Of course, not at every single note that goes out the door, but take a look and spot check some of them where you're using modifiers to make sure the documentation is going to hold up if it gets asked for.

We can only use the two-digit modifiers now. We can't make the long modifiers like we used to. We can't make the five-digit modifiers. So, take a look at the NCCI, the edits for bundling that are out there to make sure that we can append the modifier to what we are coding or if it would be considered unbundling if we try to bill a couple of things together.

The modifiers that we probably are mostly going to use are the -51 and the -59. If your physician is excising and then doing closures or you're doing the modes and then they're coming to do closures later, you may need to also use modifier -58 a lot because you're in the global period and you want to show or state what's being done.

With modifier -59, just make sure you follow the procedure and the NCCI edits to ensure it's appropriate to bypass the edit with the modifier, and to look in the back of your CPT book.
If you're looking for -59, it's because of an NCCI edit. So, be judicious with your application of modifiers. But if you need it to get paid and it's appropriate, never be afraid to put one of those modifiers on your claim form.

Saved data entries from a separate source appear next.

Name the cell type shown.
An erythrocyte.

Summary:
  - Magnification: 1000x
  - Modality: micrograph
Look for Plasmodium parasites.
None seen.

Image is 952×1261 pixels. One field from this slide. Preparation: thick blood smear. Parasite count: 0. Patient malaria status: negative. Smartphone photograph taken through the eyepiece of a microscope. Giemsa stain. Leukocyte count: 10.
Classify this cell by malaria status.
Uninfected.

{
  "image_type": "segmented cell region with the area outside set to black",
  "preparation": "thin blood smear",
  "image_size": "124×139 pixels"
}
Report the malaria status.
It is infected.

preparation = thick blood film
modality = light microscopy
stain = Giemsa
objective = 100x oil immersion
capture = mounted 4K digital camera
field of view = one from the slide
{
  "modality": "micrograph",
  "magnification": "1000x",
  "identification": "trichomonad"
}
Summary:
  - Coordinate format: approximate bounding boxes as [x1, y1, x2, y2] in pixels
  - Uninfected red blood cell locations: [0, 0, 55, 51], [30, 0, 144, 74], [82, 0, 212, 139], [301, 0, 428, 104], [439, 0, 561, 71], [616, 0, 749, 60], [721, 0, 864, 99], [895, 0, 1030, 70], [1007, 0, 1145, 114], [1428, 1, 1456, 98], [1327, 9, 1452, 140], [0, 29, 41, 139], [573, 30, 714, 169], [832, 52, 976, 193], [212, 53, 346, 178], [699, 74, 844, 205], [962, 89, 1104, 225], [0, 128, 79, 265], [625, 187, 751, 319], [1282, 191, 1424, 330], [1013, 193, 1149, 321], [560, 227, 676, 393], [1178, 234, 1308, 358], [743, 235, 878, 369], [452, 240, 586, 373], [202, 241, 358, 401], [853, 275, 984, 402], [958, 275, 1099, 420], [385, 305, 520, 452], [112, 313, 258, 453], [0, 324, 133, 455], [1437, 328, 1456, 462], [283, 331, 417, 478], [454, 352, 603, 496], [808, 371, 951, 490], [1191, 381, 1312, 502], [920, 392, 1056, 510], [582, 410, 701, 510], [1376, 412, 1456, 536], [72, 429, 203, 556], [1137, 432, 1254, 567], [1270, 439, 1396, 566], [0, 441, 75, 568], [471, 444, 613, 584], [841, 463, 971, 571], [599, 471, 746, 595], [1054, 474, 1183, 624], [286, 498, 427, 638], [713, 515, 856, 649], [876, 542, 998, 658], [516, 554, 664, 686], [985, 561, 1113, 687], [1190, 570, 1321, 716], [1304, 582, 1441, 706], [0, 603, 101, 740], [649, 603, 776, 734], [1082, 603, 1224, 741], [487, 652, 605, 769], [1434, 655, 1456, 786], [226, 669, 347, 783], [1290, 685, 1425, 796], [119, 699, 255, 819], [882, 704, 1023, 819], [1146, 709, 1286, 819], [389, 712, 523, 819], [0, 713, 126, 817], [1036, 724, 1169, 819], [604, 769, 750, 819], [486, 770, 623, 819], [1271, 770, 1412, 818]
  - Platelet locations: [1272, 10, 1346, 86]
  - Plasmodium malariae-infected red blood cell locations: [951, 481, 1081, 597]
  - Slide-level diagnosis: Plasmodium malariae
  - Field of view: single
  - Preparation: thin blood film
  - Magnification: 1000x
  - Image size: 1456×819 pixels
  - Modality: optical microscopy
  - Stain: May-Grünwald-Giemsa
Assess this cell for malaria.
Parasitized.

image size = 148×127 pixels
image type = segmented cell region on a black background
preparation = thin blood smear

The 51 modifier exists to let the carrier know that there is more than one procedure (multiple procedures performed) (not used in some settings, depends on who you are billing for). Whereas, the 59 modifier is used to let the carrier know it’s a separately identifiable different location/site.

For instance, you are having the same procedure done on two different toes. The CPT code is not any different. You would always want to identify the 2nd code with the 59 modifier otherwise they bundle them.